Ubuntu – Poorer battery life after kernel upgrade: 4.5.2 (16.04 LTS)

16.04amd-graphicsbatterypower-managementtlp

When I first installed 16.04 LTS, at kernel 4.4.0, I had a decent battery life of about 3 hours average, but I upgraded to 4.5.2 to solve the suspend problem and some other issues, and now it's less than 1.40 hours, even at low brightness.

What could have caused a drop between the kernels? 4.5.2 is stable, and the same thing happened when upgrading to 4.4.8 (lts).

I'm attaching TLP outputs. I'm desperate to make this a better battery life.

uname -a:

Linux gaj-Lenovo-Z51-70 4.5.2-040502-generic #201604200335 SMP Wed Apr 20 07:37:26 UTC 2016 x86_64 x86_64 x86_64 GNU/Linux

I did a tlp -stat output of both kernels in use (4.4.0 and 4.5.2), and the only difference I can notice is that the latest kernel 4.5.2, outputs this, compared to the 4.4.0 which saves battery:

/sys/devices/system/cpu/intel_pstate/min_perf_pct      = 18
/sys/devices/system/cpu/intel_pstate/max_perf_pct      = 100
/sys/devices/system/cpu/intel_pstate/no_turbo          = 0

x86_energy_perf_policy: program for your kernel not installed.

When I try to install linux-tools, as explained at TLP's troubleshooting website, which says

tlp-stat -p shows "x86_energy_perf_policy: program [for your kernel] not installed."

Depending on the distro your mileage may vary:

Ubuntu: install the meta-package linux-tools (or linux-tools-lts-* for HWE stack kernels), no package available for mainline kernels.

I get:

 Package linux-tools is a virtual package provided by:
      linux-tools-virtual 4.4.0.21.22
      linux-tools-lowlatency 4.4.0.21.22
      linux-tools-generic 4.4.0.21.22
    You should explicitly select one to install.

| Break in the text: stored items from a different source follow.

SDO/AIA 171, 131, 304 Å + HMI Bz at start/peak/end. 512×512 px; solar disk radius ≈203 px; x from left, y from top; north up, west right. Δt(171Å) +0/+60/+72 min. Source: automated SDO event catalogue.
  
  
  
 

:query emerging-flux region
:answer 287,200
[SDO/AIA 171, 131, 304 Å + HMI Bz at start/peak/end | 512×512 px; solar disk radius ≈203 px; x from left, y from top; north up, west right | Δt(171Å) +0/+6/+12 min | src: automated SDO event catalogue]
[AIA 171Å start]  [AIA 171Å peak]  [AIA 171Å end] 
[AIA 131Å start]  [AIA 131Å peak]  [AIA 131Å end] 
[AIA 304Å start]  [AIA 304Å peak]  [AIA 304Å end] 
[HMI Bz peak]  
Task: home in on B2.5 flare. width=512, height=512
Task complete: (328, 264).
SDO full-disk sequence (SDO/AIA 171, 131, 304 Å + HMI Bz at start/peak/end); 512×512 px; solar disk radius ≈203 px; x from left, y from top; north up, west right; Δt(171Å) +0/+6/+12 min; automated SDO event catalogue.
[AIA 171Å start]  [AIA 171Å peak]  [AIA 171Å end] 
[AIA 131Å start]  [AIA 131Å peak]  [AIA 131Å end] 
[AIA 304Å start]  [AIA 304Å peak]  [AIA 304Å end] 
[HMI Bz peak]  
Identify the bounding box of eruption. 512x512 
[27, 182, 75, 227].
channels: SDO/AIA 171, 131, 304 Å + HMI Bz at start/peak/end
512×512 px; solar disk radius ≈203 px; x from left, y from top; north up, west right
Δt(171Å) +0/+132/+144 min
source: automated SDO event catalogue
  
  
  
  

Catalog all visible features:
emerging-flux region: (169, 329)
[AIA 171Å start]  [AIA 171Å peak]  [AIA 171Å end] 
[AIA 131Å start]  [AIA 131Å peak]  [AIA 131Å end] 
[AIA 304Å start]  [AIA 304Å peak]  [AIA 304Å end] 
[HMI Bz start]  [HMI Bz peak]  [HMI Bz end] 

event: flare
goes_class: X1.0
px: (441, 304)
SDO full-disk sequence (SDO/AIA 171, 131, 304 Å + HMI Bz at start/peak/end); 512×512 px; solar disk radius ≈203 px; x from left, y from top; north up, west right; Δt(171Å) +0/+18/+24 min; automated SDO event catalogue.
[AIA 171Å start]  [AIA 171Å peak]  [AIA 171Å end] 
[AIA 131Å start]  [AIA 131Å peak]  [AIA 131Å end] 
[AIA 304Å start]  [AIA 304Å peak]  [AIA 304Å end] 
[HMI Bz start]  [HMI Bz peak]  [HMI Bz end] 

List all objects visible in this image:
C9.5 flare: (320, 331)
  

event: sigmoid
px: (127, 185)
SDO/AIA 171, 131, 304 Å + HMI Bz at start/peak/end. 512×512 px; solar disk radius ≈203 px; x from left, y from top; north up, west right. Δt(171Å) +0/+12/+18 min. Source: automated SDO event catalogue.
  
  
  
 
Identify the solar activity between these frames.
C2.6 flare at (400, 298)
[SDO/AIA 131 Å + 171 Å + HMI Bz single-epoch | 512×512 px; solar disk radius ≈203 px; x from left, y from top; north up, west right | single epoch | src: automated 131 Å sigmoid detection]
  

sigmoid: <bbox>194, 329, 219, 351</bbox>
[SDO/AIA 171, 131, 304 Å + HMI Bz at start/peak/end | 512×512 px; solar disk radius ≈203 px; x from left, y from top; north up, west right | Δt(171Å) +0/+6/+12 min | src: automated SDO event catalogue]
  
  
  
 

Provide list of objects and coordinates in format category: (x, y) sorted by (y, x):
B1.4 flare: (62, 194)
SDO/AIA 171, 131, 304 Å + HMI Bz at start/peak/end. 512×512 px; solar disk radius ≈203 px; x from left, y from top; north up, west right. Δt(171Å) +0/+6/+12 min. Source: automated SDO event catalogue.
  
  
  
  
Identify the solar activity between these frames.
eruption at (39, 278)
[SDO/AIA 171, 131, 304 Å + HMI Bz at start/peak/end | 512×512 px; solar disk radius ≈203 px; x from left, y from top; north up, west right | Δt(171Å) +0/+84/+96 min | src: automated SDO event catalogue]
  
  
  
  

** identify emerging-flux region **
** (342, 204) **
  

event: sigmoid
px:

So no tools for 4.5.2 kernel. Or should I install HWE stack tools? What does HWE mean in relation to the stable 4.5.2 kernel?

Many thanks.

EDIT: At 4.5.2 I can also hear the fan more frequently and intensely, even at opening Chrome, Skype, etc.

EDIT 2: It might be worth noting that I use a hybrid graphics system INtel and ATI, but I haven't installed any propriertary drivers, or manually upgraded any.

EDIT 3: sudo tail -f -n 1000 /var/log/syslog when starting TLP:

^[[B^[[AMay  5 21:52:57 gaj-Lenovo-Z51-70 kernel: [ 7945.966502] acpi_call: Cannot get handle: Error: AE_NOT_FOUND
May  5 21:52:57 gaj-Lenovo-Z51-70 kernel: [ 7945.976707] acpi_call: Cannot get handle: Error: AE_NOT_FOUND
May  5 21:53:12 gaj-Lenovo-Z51-70 kernel: [ 7961.360242] acpi_call: Cannot get handle: Error: AE_NOT_FOUND

Best Answer

You have installed TLP to extend the battery life on your laptop, but are still getting poor battery life. When you look at the output of tlp -stat output you found the error message x86_energy_perf_policy: program for your kernel not installed.

When you attempt to install the energy performance policy by sudo apt-get install linux-tools-generic the install appears to work but does not have any effect.

I have looked at the code for x86_energy_perf_policy and I could see no issues with it. It does not appear to be kernel specific so it looks like x86_energy_perf_policy which is part of linux-tools-common is not linked into the kernel properly.

This will have a big effect on battery life for laptops with Intel CPUs since the default policy is to maximise performance at the expense of energy expenditure (and hence battery life).

I may be wrong and x86_energy_perf_policy could be depreciated and TLP has yet to catch up but this looks like a serious kernel bug. I could attempt to patch your kernel to resolve this, but this issue will effect this and subsequent versions of the Linux kernel until it is resolved so I suggest you raise a bug by entering ubuntu-bug at a terminal. Feel free to paste parts of this answer into your bug report if this helps.